ACTIVITY:
Copy the stretch of the post about a mother's story from "For information from" through "a good outcome.", swapping "non-preventable" for "unavoidable" each time it appears.

Monday 23 March 2015

A mother's heart-rending story

















 

 
Photo - nzherald.co.nz 
 
This heart rending experience of a totally unpreventable, mother and child-involved accident raises the awareness of those things that can just go wrong sometimes and it’s no one’s fault.

Theresa Vargas tells her brave story about an unthinkable, unpredictable and non-preventable accident that happened involving herself and her baby son.

She tells it in her own words, which is inspiring and thankfully, has a happy ending. See the link above from nzherald.co.nz

http://www.nzherald.co.nz/lifestyle/news/article.cfm?c_id=6&objectid=11421754&ref=NZH_FBpage

For information from the World Health Organisation regarding accidents where children become injured and sometimes even die, go to: http://www.who.int/mediacentre/news/releases/2008/pr46/en/

As said, Theresa Vargas’ situation is a complete, non-preventable accident, with a good outcome.

SOURCE MATERIAL:
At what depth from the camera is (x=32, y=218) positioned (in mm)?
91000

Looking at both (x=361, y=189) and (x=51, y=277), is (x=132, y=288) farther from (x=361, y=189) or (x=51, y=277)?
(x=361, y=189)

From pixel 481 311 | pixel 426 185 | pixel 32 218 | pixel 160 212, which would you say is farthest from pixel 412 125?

SOLUTION:
For information from the World Health Organisation regarding accidents where children become injured and sometimes even die, go to: http://www.who.int/mediacentre/news/releases/2008/pr46/en/

As said, Theresa Vargas’ situation is a complete, unavoidable accident, with a good outcome.